The NRC issues licenses to nuclear plants. In Vermont Yankee's case, the NRC issued a license renewal earlier this year. Vermont contends that it has the right to approve a license renewal. Entergy says it doesn't need the state's approval. Vermont says it has a signed piece of paper from the top Vermont Yankee official agreeing with the state. But in essence, Vermont Yankee, like Killington, does not possess that authority. The NRC is the boss.

Entergy, VY's owner, has sued the state of Vermont arguing exactly that. The judge's ruling is expected at any time.

But what really struck me during the September testimony was this attitude by both sides that was declarative: Vermont doesn't need Vermont Yankee and Vermont Yankee doesn't need Vermont.

No way. Even if the plant actually does close when its license expires next March, its remains will be here for the foreseeable future. All the spent fuel is stored at the Vernon site. There is no other repository for spent fuel anywhere in the country. Not only does the spent fuel need to be maintained because it's highly radioactive, it's also extremely valuable, certainly running into the tens of millions of dollars just in Vermont. The spent fuel can be reprocessed into new nuclear fuel. The state of Vermont will no doubt figure out a way of taxing it. Entergy will be cleaning up and paying taxes on that site for years after it closes, if not decades.

There is also the issue of regulation.

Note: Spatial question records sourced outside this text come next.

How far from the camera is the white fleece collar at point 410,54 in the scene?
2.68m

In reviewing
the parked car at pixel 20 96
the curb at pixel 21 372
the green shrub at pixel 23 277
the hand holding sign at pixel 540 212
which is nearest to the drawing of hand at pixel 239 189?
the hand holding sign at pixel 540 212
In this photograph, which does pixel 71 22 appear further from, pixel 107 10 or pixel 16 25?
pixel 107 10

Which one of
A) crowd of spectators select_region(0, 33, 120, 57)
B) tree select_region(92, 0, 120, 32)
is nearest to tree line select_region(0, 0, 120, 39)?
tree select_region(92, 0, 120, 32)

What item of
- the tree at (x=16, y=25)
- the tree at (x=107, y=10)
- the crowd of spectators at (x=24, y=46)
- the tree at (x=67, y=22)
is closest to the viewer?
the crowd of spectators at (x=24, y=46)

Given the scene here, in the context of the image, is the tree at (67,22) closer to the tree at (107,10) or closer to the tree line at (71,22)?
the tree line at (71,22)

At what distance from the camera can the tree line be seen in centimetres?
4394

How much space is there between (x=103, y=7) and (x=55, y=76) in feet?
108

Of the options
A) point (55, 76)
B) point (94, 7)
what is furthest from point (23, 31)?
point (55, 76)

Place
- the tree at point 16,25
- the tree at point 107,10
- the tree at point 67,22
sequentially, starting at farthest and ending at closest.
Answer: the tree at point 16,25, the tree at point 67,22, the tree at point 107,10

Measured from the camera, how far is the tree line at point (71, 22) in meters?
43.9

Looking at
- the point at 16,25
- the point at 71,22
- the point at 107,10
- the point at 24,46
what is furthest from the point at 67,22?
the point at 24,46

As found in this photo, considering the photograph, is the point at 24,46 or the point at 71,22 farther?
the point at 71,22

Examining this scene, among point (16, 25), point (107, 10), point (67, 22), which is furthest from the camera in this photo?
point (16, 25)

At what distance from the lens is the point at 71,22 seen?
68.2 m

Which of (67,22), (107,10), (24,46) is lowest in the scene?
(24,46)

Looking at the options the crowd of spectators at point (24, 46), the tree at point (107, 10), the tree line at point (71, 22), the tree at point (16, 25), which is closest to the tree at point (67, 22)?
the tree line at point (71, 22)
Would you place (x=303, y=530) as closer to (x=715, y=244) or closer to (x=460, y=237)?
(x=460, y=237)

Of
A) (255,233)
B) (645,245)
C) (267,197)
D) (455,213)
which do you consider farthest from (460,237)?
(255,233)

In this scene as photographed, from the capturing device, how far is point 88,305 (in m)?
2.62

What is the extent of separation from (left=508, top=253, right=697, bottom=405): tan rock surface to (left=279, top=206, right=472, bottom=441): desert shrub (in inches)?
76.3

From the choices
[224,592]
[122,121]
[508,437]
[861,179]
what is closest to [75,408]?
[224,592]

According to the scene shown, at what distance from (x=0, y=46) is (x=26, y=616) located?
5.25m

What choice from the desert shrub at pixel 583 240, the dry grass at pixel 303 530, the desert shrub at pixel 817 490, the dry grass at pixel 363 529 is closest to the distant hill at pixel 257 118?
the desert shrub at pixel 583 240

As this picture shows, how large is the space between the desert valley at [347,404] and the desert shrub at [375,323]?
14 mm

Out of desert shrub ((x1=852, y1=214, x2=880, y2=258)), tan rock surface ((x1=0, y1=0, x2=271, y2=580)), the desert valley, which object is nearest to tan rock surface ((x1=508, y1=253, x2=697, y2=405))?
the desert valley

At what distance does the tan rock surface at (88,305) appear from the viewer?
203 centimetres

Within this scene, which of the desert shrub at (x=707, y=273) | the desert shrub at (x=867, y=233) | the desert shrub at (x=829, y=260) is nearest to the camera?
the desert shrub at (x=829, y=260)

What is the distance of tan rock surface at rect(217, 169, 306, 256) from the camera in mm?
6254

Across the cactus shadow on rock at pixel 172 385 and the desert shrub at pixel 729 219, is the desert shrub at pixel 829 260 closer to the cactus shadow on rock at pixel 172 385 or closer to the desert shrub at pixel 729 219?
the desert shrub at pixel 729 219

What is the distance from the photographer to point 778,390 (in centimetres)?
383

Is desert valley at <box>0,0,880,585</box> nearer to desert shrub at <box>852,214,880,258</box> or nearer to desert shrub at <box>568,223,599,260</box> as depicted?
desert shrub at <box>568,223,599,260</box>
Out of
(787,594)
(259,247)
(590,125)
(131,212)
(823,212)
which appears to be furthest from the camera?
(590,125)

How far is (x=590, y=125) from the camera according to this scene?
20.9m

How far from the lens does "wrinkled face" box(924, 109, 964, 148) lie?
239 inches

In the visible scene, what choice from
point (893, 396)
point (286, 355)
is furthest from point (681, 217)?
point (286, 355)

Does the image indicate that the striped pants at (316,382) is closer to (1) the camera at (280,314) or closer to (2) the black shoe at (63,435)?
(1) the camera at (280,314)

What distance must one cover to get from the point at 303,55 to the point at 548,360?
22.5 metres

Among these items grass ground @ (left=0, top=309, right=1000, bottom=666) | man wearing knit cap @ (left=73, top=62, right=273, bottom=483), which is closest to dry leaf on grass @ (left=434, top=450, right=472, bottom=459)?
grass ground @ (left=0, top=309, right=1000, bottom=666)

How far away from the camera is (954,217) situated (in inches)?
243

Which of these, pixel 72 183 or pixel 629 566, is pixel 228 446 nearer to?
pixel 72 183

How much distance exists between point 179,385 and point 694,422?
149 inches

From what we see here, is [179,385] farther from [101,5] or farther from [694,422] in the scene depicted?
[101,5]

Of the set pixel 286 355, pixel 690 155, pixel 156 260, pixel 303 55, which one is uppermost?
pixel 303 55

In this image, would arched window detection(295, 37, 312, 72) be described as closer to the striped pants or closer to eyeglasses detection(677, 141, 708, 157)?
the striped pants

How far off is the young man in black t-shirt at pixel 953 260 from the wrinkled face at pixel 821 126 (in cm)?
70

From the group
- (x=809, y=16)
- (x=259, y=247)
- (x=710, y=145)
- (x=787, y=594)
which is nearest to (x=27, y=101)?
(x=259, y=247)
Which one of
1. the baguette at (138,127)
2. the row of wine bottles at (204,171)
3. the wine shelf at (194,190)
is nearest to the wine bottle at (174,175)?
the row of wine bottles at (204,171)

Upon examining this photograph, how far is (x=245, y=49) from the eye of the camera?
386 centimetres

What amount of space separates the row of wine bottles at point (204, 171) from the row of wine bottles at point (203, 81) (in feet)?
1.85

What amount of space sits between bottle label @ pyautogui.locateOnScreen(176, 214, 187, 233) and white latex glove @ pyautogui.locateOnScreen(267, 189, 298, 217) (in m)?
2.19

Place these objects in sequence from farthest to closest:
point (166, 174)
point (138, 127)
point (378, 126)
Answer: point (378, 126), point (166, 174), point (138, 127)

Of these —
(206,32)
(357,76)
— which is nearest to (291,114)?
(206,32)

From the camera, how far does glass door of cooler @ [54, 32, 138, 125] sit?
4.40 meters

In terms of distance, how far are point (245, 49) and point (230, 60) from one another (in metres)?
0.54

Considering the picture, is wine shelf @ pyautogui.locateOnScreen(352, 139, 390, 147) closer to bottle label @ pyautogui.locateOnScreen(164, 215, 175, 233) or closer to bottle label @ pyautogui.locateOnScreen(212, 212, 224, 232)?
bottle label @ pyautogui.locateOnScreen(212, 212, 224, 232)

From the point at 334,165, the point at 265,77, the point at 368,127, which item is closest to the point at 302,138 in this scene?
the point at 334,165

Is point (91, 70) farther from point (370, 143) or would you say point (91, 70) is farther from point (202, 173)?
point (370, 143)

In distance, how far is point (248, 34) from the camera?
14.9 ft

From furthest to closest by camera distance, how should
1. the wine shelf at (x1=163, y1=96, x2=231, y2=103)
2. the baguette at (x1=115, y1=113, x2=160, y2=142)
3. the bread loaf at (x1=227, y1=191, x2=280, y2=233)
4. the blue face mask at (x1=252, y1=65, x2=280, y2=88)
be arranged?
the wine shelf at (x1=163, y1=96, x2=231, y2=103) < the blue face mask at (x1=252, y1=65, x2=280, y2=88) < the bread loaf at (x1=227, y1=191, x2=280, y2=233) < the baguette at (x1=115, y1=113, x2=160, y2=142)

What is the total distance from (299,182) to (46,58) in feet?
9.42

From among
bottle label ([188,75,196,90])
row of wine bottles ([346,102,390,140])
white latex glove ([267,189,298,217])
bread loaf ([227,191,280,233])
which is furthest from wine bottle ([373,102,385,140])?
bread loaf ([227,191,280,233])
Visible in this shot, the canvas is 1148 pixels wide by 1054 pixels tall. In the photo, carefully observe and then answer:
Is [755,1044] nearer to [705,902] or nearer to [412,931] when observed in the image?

Entergy might not need licensing approval from Vermont, and as a merchant plant it might not even sell its electricity to Vermont utilities, but it will always be locally regulated by the Vermont Public Service Board.

For Vermont, it's not just about the relicensing or the spent fuel. The Vermont Yankee plant itself is a giant substation. If it goes off-line, there will be a price to pay in the millions for rewiring part of the grid. There are also the 600 jobs involved.

Maybe Entergy would want to cut ties to Vermont immediately and forever, and vice versa, but there's as much chance of that as Killington winding up as part of the Granite State.